▶ [Text excerpt]:
It is an ever-present fact that the self-restraint of a violent person is at its least when his victim is small or, quite often, female. If a giant were standing behind the intended victim, however, self-restraint might emerge as a more powerful force.
The giant of the criminal justice system is exactly what I seek to put behind these poor children.
The hon. and learned Lady makes a good point, but I do not entirely agree. Putting a giant behind everyone who was on the point of committing a criminal offence—particularly one involving the loss of temper—might be a powerful deterrent in terms of immediacy. Unfortunately, the criminal justice system cannot intrude into people's lives in that way. I do not want to labour the point, but the truth is that deterrence does not appear, in itself, to be a key element in preventing many categories of offence, because people will commit them as a result of their state of mind at the time.

▶ [Listed records]:
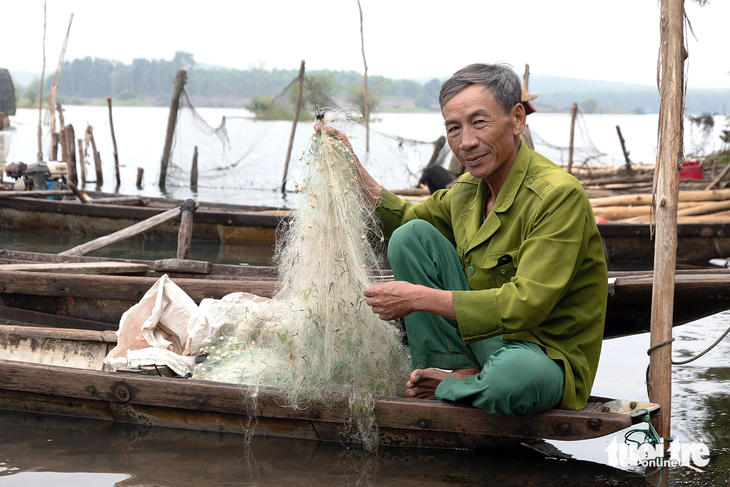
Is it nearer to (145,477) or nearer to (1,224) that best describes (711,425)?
(145,477)

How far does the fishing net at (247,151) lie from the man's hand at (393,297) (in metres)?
12.0

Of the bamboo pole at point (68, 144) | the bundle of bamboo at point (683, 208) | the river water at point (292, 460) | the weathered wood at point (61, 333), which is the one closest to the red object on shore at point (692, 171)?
the bundle of bamboo at point (683, 208)

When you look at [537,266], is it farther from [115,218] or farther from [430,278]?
[115,218]

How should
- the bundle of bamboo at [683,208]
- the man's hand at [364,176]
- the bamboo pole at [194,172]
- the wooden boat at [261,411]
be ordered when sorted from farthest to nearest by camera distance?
the bamboo pole at [194,172] → the bundle of bamboo at [683,208] → the man's hand at [364,176] → the wooden boat at [261,411]

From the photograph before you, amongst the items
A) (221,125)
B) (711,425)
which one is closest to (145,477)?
(711,425)

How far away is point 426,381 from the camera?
258cm

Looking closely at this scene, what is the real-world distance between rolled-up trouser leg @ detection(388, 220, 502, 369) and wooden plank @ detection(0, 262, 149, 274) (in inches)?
92.7

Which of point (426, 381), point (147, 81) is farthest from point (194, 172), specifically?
point (147, 81)

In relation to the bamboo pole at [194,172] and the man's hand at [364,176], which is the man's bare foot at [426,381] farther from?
the bamboo pole at [194,172]

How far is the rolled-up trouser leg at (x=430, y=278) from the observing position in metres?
2.47

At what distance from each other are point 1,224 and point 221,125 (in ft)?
19.6

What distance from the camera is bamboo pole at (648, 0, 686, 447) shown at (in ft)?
8.78

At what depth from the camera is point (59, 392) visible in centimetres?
292

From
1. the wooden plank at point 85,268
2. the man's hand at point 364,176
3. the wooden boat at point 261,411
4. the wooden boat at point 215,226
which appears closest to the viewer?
the wooden boat at point 261,411
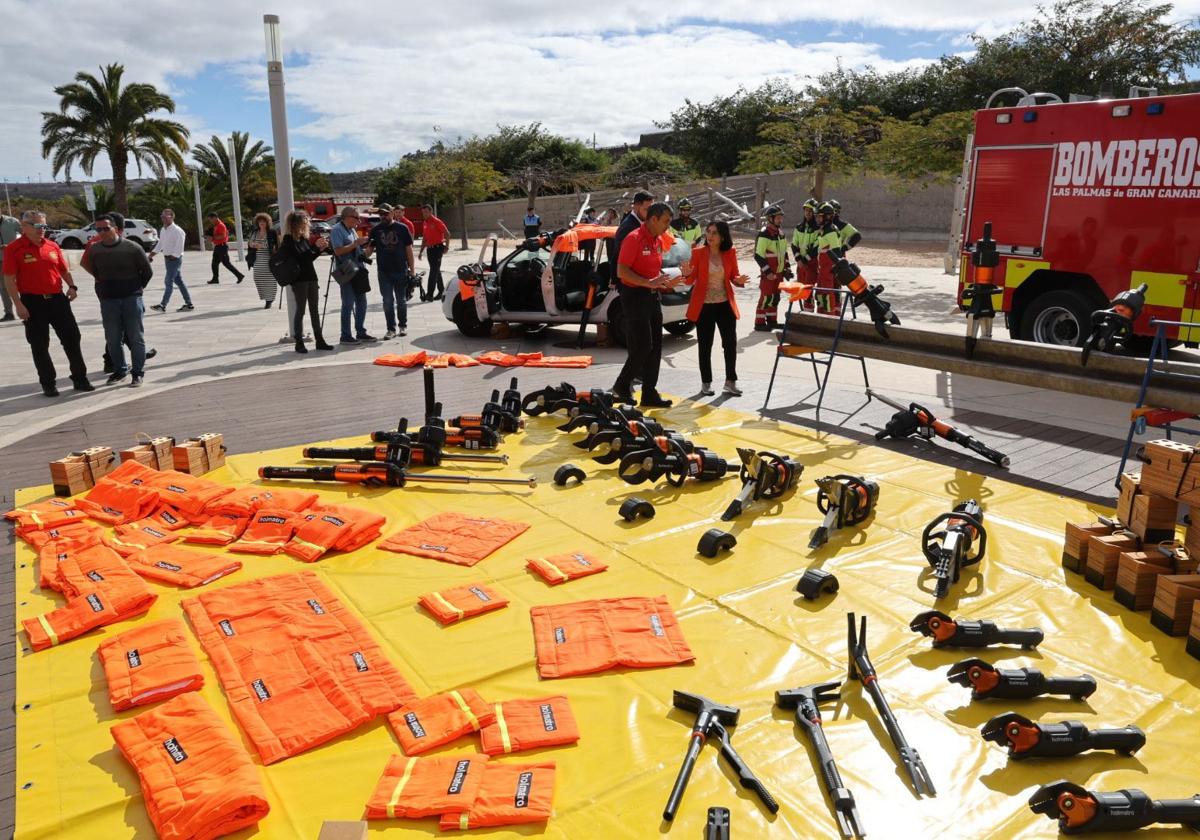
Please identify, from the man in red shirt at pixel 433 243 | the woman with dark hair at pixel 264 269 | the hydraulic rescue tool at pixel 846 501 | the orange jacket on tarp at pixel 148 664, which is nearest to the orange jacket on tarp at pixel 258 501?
the orange jacket on tarp at pixel 148 664

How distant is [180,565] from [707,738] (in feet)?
10.6

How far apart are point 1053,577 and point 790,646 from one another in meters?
1.77

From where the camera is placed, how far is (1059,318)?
403 inches

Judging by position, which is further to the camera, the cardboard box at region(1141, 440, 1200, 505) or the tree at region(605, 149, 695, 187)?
the tree at region(605, 149, 695, 187)

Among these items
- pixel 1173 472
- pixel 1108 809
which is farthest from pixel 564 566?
pixel 1173 472

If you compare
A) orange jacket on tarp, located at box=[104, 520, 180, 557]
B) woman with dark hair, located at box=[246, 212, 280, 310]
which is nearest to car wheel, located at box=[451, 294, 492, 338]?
woman with dark hair, located at box=[246, 212, 280, 310]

▶ [Exercise details]:
Please print the debate excerpt on deterrence and the criminal justice system above in full, word for word.

▶ [Solution below]:
It is an ever-present fact that the self-restraint of a violent person is at its least when his victim is small or, quite often, female. If a giant were standing behind the intended victim, however, self-restraint might emerge as a more powerful force.
The giant of the criminal justice system is exactly what I seek to put behind these poor children.
The hon. and learned Lady makes a good point, but I do not entirely agree. Putting a giant behind everyone who was on the point of committing a criminal offence—particularly one involving the loss of temper—might be a powerful deterrent in terms of immediacy. Unfortunately, the criminal justice system cannot intrude into people's lives in that way. I do not want to labour the point, but the truth is that deterrence does not appear, in itself, to be a key element in preventing many categories of offence, because people will commit them as a result of their state of mind at the time.